26/7 and its aftermath were a good test for the city’s papers. There were enough stories for everyone to get their share. DNA was the worst thanks to its poor presentation; the TOI the most comprehensive, almost running a campaign; again, Express was the most hard-hitting, with HT a close second. HT’s best report was its across-the-page lead picture of animal carcasses rotting in the open three weeks after the floods.

 

On one count, Express was way ahead of the rest. It was the only one that didn’t stoop to PR.  HT and DNA did PR jobs for two of the main culprits in the city’s flooding. HT moaned about the  `beleaguered and emotionally bruised’ CM ; and DNA, in its inaugural issue, let T Chandrashekhar, Jt Commissioner of MMRDA, wax eloquent about his blinkered vision of Mumbai. HT even thought fit to do a gushing `Day in the life of’  the state health minister at a time  when Mumbai was reeling under an epidemic caused by government negligence.
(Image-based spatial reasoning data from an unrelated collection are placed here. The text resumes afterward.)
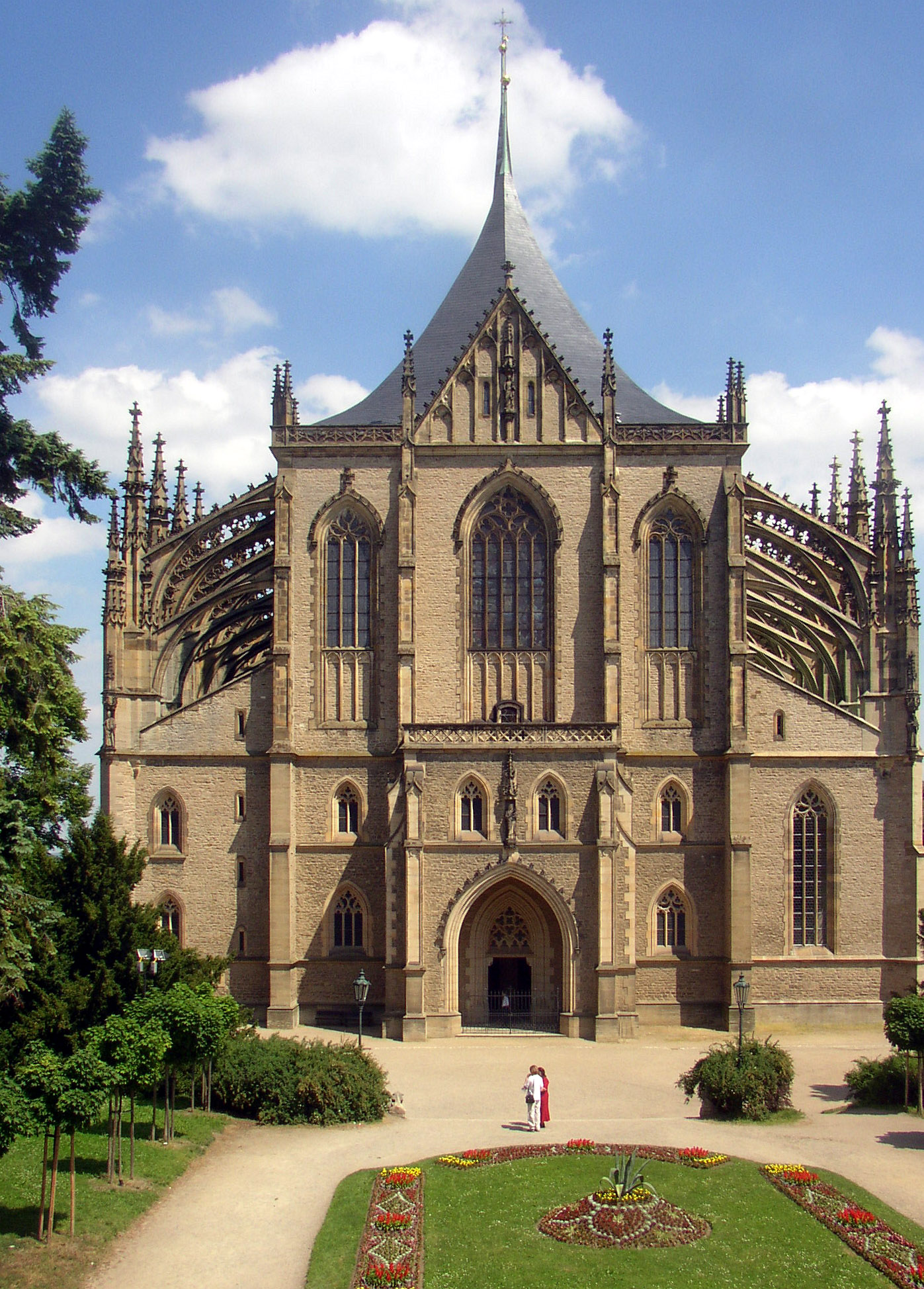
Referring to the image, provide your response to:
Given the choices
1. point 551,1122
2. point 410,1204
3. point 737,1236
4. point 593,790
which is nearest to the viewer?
point 737,1236

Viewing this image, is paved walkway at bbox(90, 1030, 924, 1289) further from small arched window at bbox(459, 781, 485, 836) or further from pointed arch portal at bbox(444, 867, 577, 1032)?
small arched window at bbox(459, 781, 485, 836)

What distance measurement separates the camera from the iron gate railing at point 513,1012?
1479 inches

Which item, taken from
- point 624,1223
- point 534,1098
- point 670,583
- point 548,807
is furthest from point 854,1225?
point 670,583

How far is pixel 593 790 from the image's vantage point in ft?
123

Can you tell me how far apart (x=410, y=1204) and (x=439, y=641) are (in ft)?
70.7

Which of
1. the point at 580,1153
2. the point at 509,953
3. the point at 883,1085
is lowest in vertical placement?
the point at 580,1153

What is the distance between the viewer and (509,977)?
38688 millimetres

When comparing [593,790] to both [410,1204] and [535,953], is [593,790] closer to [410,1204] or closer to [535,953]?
[535,953]

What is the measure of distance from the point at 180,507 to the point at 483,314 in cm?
1354

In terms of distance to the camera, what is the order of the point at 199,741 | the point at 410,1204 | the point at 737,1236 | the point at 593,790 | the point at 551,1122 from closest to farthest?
the point at 737,1236 → the point at 410,1204 → the point at 551,1122 → the point at 593,790 → the point at 199,741

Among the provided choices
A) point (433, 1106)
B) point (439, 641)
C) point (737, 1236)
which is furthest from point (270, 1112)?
point (439, 641)

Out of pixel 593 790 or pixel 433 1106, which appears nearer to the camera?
pixel 433 1106

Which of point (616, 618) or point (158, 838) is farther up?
point (616, 618)

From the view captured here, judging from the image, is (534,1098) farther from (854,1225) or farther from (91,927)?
(91,927)
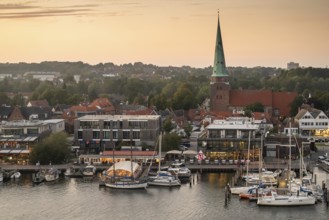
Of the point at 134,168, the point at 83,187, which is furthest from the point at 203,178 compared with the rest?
the point at 83,187

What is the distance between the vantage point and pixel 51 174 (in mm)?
32938

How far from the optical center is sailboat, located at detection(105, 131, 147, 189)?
101ft

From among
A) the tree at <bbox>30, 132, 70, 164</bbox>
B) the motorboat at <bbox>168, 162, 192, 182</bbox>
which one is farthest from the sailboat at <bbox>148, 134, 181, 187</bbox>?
the tree at <bbox>30, 132, 70, 164</bbox>

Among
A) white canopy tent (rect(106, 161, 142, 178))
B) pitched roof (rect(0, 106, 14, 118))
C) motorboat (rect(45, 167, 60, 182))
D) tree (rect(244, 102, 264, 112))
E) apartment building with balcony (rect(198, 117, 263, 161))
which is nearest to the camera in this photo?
white canopy tent (rect(106, 161, 142, 178))

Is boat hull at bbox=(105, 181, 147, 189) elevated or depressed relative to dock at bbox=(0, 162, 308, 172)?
depressed

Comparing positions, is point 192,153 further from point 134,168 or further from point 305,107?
point 305,107

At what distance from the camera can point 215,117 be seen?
156 ft

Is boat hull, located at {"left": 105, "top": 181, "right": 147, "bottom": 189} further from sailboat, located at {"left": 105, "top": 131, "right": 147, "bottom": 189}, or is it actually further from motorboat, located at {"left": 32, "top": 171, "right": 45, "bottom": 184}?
motorboat, located at {"left": 32, "top": 171, "right": 45, "bottom": 184}

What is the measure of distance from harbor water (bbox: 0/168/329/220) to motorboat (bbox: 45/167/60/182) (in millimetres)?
538

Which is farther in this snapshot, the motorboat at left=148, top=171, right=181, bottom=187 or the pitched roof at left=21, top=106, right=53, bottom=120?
the pitched roof at left=21, top=106, right=53, bottom=120

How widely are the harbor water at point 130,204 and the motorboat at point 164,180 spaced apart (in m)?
0.43

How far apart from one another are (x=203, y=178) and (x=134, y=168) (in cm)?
316

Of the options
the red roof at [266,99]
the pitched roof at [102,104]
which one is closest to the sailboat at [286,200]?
the red roof at [266,99]

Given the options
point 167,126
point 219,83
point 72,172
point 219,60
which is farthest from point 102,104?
point 72,172
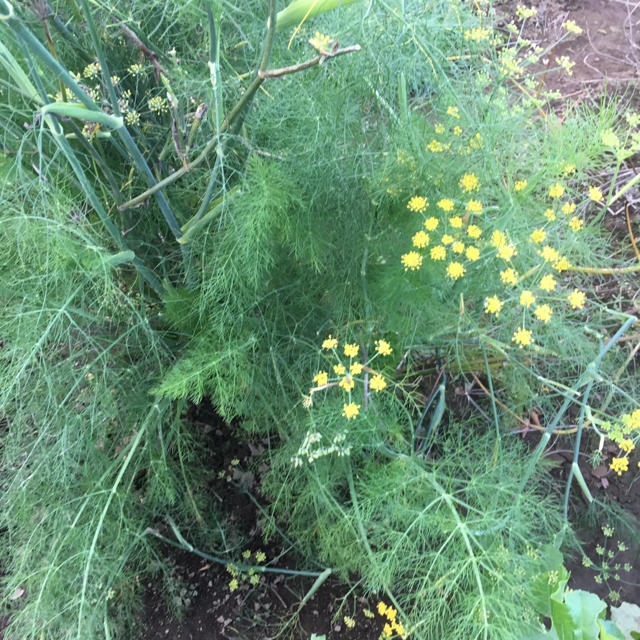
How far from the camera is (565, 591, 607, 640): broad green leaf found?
1.29 meters

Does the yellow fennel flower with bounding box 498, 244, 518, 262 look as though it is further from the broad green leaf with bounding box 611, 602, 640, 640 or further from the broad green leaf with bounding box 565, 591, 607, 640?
the broad green leaf with bounding box 611, 602, 640, 640

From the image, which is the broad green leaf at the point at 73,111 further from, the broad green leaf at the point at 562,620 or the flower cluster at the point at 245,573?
the broad green leaf at the point at 562,620

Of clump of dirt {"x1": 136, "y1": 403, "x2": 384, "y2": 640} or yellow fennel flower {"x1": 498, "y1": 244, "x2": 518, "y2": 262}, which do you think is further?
clump of dirt {"x1": 136, "y1": 403, "x2": 384, "y2": 640}

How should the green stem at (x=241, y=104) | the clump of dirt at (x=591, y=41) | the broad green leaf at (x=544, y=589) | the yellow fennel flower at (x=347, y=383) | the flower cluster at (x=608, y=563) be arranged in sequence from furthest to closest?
the clump of dirt at (x=591, y=41), the flower cluster at (x=608, y=563), the broad green leaf at (x=544, y=589), the yellow fennel flower at (x=347, y=383), the green stem at (x=241, y=104)

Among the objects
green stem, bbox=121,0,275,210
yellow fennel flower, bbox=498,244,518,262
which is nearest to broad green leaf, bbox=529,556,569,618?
yellow fennel flower, bbox=498,244,518,262

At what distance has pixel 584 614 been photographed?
1.30 metres

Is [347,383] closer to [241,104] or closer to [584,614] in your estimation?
[241,104]

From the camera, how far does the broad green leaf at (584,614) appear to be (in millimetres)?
1290

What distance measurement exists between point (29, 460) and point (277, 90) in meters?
1.25

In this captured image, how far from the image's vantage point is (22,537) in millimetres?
1620

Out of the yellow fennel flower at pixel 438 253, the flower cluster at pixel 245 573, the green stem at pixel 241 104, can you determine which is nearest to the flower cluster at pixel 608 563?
the flower cluster at pixel 245 573

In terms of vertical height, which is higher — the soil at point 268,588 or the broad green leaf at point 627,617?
the soil at point 268,588

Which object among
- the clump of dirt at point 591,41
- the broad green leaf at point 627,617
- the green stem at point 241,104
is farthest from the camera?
the clump of dirt at point 591,41

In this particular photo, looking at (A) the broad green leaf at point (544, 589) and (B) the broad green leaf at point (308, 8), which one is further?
(A) the broad green leaf at point (544, 589)
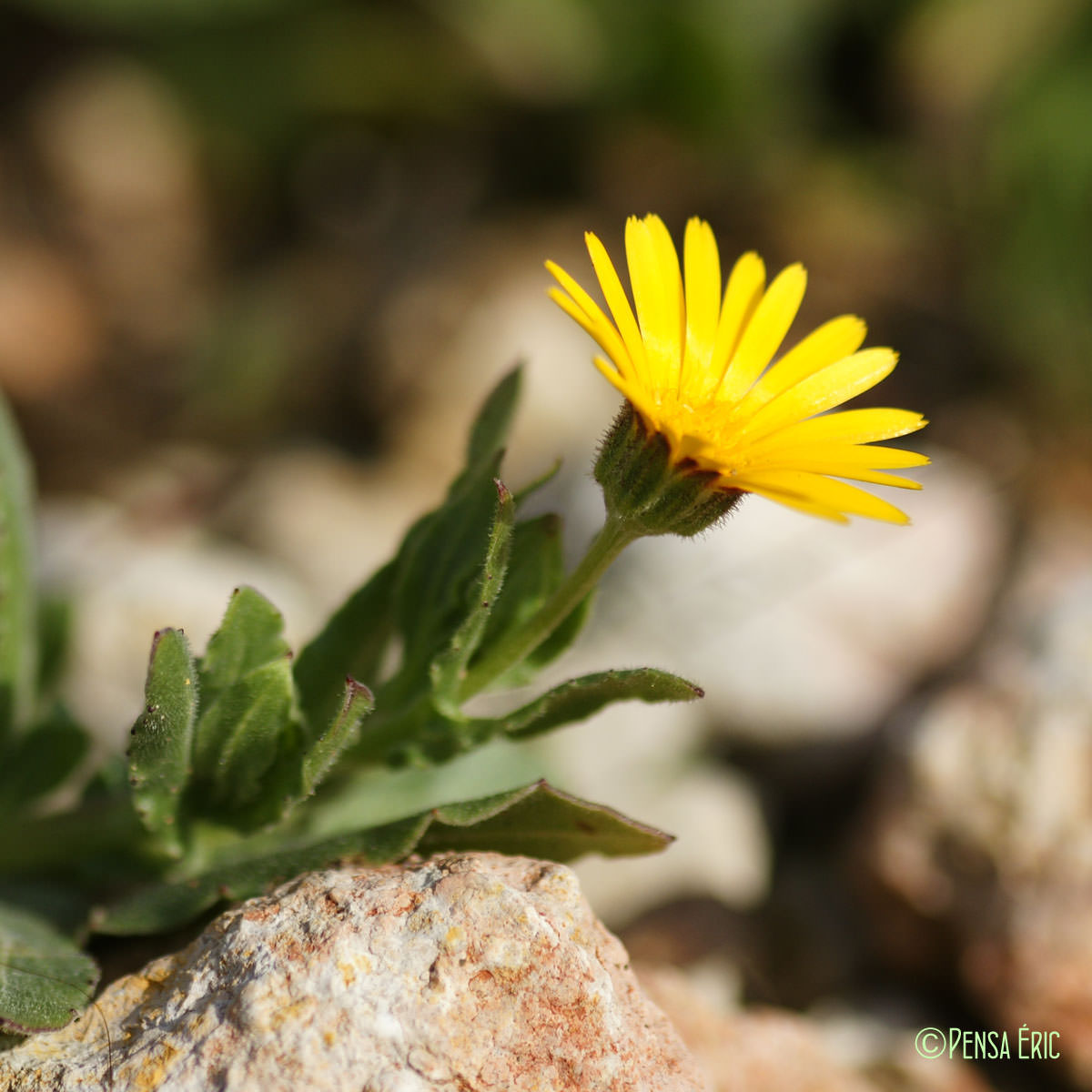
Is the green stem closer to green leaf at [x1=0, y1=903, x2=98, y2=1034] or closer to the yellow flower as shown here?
the yellow flower

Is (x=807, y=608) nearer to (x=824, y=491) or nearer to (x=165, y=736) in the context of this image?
(x=824, y=491)

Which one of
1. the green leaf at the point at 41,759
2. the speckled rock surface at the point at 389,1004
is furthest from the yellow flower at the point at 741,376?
the green leaf at the point at 41,759

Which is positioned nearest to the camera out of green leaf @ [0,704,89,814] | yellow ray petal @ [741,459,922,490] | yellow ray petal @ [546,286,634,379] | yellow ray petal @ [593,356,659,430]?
yellow ray petal @ [593,356,659,430]

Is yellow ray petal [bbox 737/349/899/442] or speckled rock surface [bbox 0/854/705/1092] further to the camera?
yellow ray petal [bbox 737/349/899/442]

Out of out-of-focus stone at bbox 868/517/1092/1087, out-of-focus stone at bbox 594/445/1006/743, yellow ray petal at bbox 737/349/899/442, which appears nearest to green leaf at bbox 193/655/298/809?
yellow ray petal at bbox 737/349/899/442

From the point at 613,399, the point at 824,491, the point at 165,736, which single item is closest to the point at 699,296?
the point at 824,491

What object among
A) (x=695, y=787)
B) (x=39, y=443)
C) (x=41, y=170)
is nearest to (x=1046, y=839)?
(x=695, y=787)
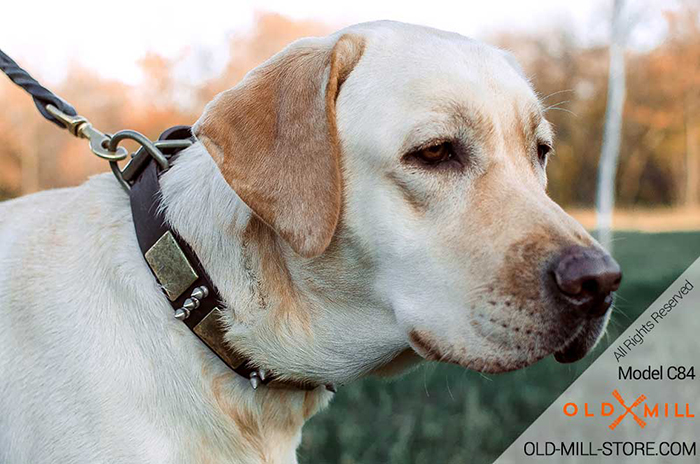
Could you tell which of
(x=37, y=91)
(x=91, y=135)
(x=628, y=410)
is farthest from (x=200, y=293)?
(x=628, y=410)

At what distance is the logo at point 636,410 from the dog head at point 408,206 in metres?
2.50

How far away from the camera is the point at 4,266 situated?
254cm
Contrast that with the tongue-in-cheek profile of Municipal commissioner Johny Joseph by TOI.  As if to make up, Times came out with an eulogy of  Sharad Pawar, who threatened to come down from Delhi to set things right. Mumbaiites haven’t yet forgotten what happened when Mr Fix last came down to do the same, during the 1992-93 riots, when he was defence minister.

 

That’s part of the downside to this glut: nothing’s changed. Villains keep getting treated as heroes; while those who bear the brunt of the villains’ actions, the hawkers whose means of livelihood perished in the deluge; the slum dwellers rendered homeless by the ``I-am-not-responsible" Chief Minister, barely get a mention. Women continue to be referred to in headlines as `damsels in distress’ and `the fair sex’.

 

  The real tragedy is that though every one of these papers (except Express) is a good 30-40  pages each everyday (thanks to supplements), this abundance of editorial space hasn’t meant more coverage of non-sexy areas. On the contrary, we now have Page 3 everywhere. Sexy Sania is all over the place, but Anju George didn’t make it to Page One even after winning the Asian Gold, despite her good looks. The kind of coverage given to bar girls in the wake of the ban on dance bars made them out to be an institution in Mumbai’s life; but there still hasn’t been a single story on the effect of the deluge on families where women are the only breadwinners.

 

In Mumbai, the majority of English newspaper readers live in 500 sq feet homes and commute to work packed like sardines. They neither have the space nor the time to read 40 pages everyday. No wonder then, judging by trains and buses, Mid Day and Mumbai Mirror are the most popular papers, specially since if  caught `flashing’ your copy of MM, you may win a bounty.